00プロローグ 稲妻と令嬢
「おのれ、絶対に許さないわ!」
公爵令嬢フェリシエル・ファンネルは怒りに柳眉を逆立てた。なぜなら伯爵令嬢のメリベル・ベネットが、第一王子に媚を売るからだ。
何度注意しても彼女は聞き入れない。それどころか大きな瞳に涙をためて「誤解です。私はそんなつもりではありません。ただ殿下が……」などと悲劇のヒロインぶる。
「小賢しいっ!」小さく呟き、フェリシエルはかつかつと靴音高く王宮の廊下を歩く。
テラルーシ王国第一王子であるリュカ殿下はフェリシエルの婚約者だというのになぜ分からないのかと憤慨する。

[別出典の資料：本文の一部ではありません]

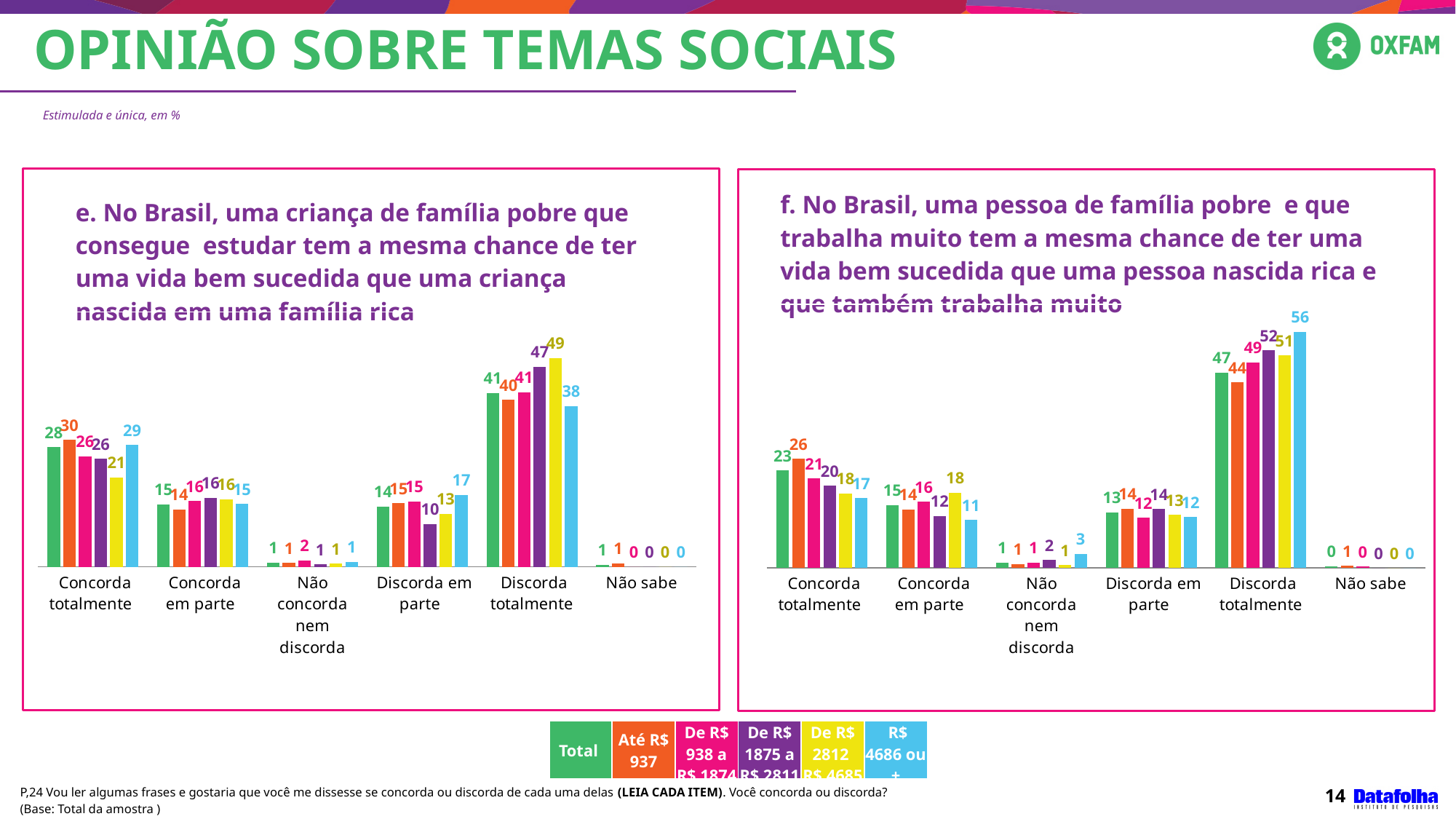
In the left chart (statement e.), what is the Total value for "Discorda totalmente"? 41 What type of chart is the right chart (statement f.)? Bar chart In the right chart (statement f.), what is the Total value for "Não sabe"? 0 In the right chart (statement f.), which income group has the lowest value for "Concorda totalmente"? R$ 4686 ou + In the left chart (statement e.), which income group has the highest value for "Discorda totalmente"? De R$ 2812 a R$ 4685 In the left chart (statement e.), what is the difference between the "R$ 4686 ou +" value and the "De R$ 1875 a R$ 2811" value for "Discorda em parte"? 7 In the left chart (statement e.), what is the difference between the "Até R$ 937" value and the "De R$ 2812 a R$ 4685" value for "Concorda totalmente"? 9 How many series does the legend at the bottom of the slide list? 6 In the right chart (statement f.), what is the value for "R$ 4686 ou +" in the "Discorda totalmente" category? 56 Which colour represents the "Total" series in the legend? Green How many response categories are shown on the x axis of the left chart (statement e.)? 6 In the right chart (statement f.), which is larger for "Concorda em parte": the "De R$ 2812 a R$ 4685" value or the "R$ 4686 ou +" value? De R$ 2812 a R$ 4685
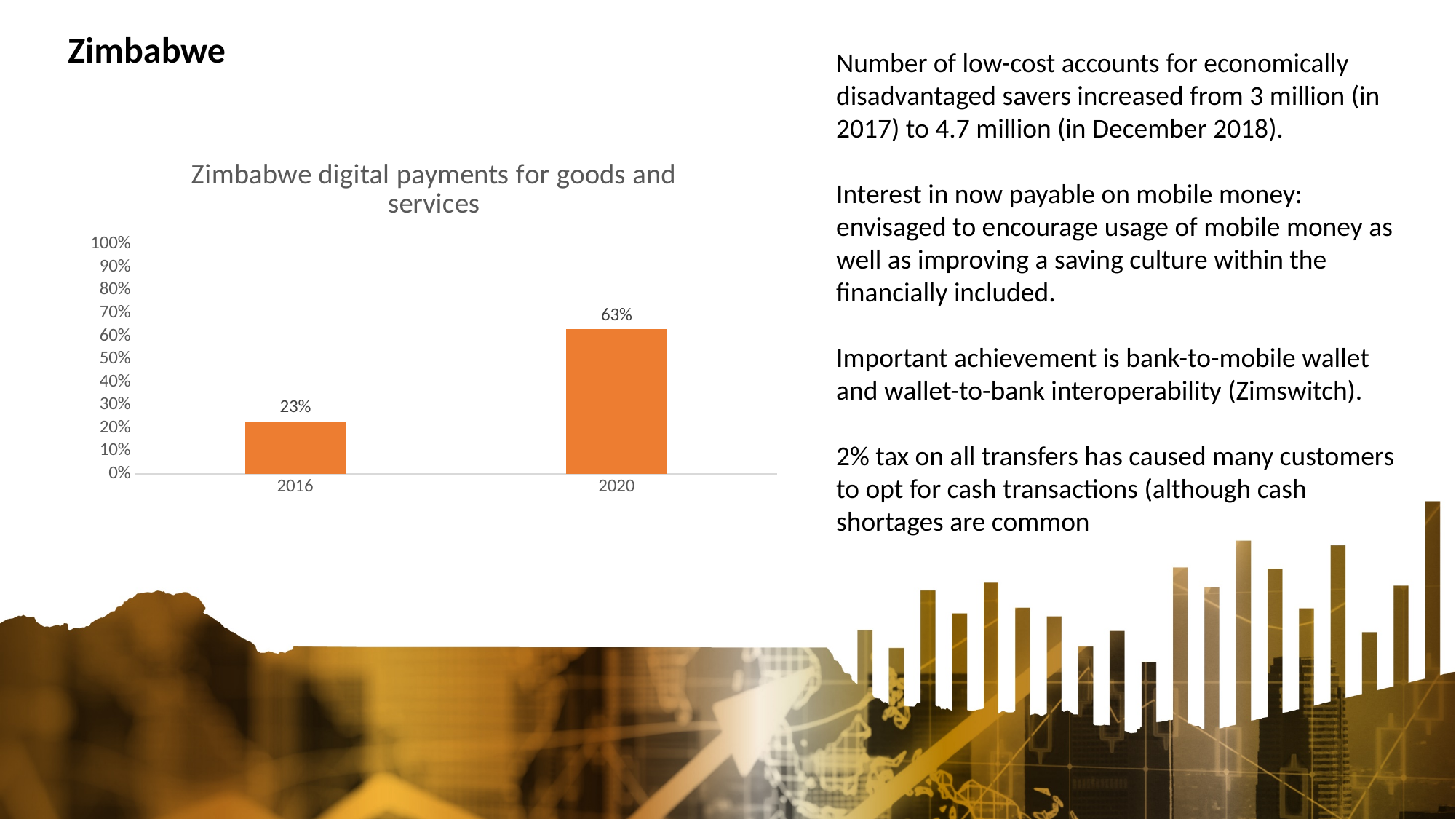
Is the value for 2020 greater or less than 50%? greater Which is larger, the value for 2016 or the value for 2020? 2020 Do the values rise or fall from 2016 to 2020? rise How many years are shown on the x axis? 2 What is the value for 2016? 23% Which year has the highest value? 2020 What is the difference between the values for 2020 and 2016? 40% What is the value for 2020? 63% What is the title of the chart? Zimbabwe digital payments for goods and services Which year has the lowest value? 2016 What kind of chart is shown? bar chart Is the value for 2016 greater or less than 30%? less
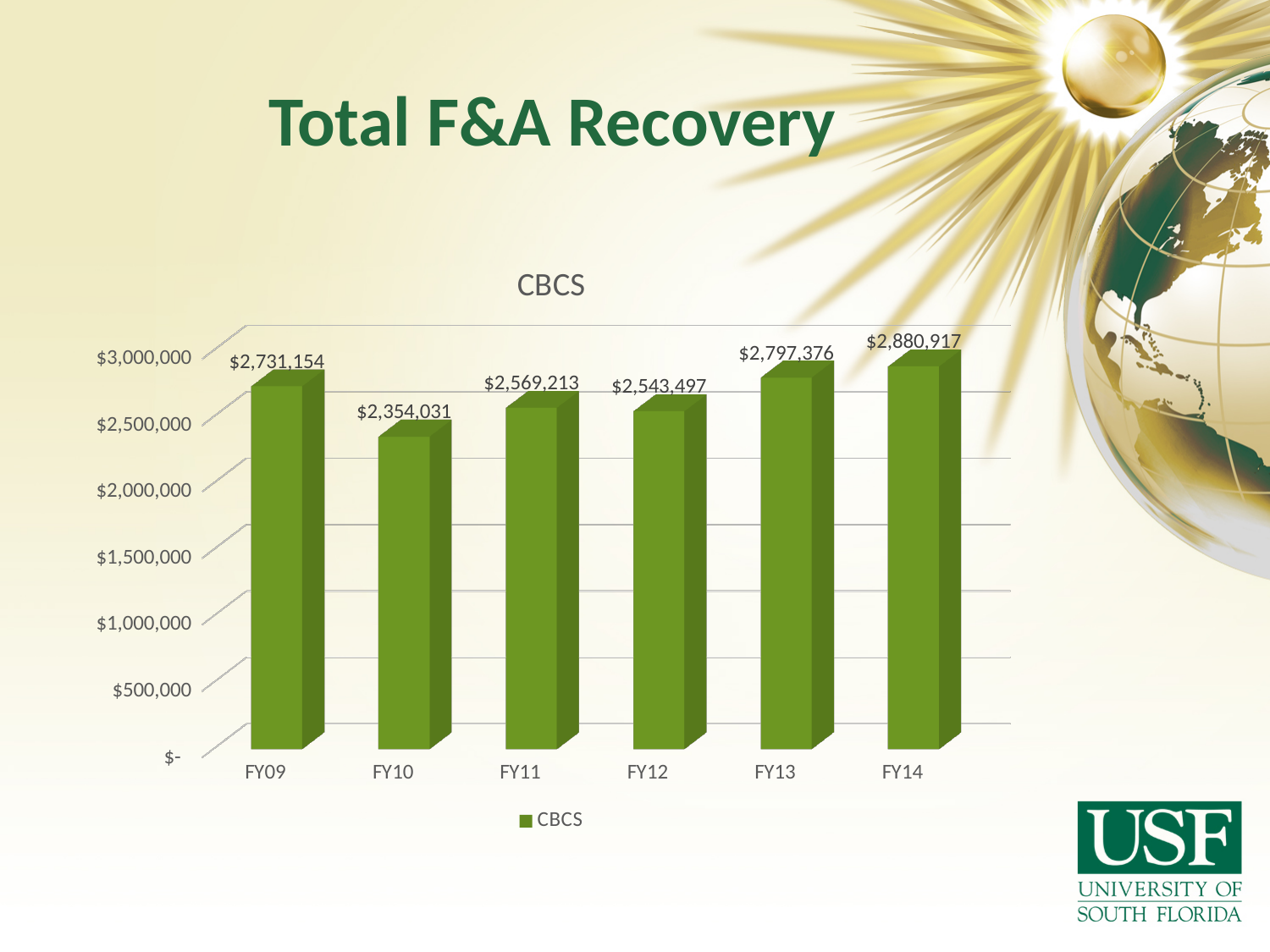
What is the difference between the FY09 and FY10 values? $377,123 What is the difference between the FY14 and FY13 values? $83,541 Which is larger, the value for FY11 or the value for FY12? FY11 Which fiscal year has the lowest CBCS value? FY10 Is the value for FY10 greater or less than $2,500,000? less What is the CBCS value for FY09? $2,731,154 What is the CBCS value for FY14? $2,880,917 How many series does the legend list? 1 How many fiscal years are shown on the x axis? 6 Which fiscal year has the highest CBCS value? FY14 What is the CBCS value for FY12? $2,543,497 What kind of chart is shown on the slide? bar chart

もう一度きつく言い聞かせておかなければならない。豪奢な金髪を振り乱し、自慢の縦ロールも崩れたまま、それに気づかずに廊下を闊歩する。ブルーの瞳から怒りの波動が迸った。
そんな嫉妬に狂った彼女の形相をみて、城の回廊では使用人たちのみならず下位貴族たちもが、慌てて道を開ける。
ファンネル公爵家令嬢の怒りに触れたくないのだ。
外はおりしも雨がふり、ぴかりと雷が落ちる。
これからメリベルとの対決かと思うと気持ちが高揚した。
回廊沿いに見える激しい雨。それに打たれる美しい庭園の花々。
その花びらが散る様は誇り高く美しい。
彼女は荒ぶる気持ちを哄笑に変えた。
「ほーほほほっ!」
雷雲がゴロゴロと不気味な音を立てている。あたりは水気をたっぷりと含んだ不快な空気に包まれた。その瞬間、閃光が迸り、ひと際大きな落雷が庭木に落ちる。そばにいた彼女もうっかり通電してしまった。
しばらく体をぴくぴくさせた後、金髪を焦がし廊下に転がった。
九死に一生を得た彼女は、ひと月の療養後、背中に少し傷を残すこととなる。雷に打たれても生きていた彼女は、その後宮廷で神に愛されし乙女と呼ばれることとなった。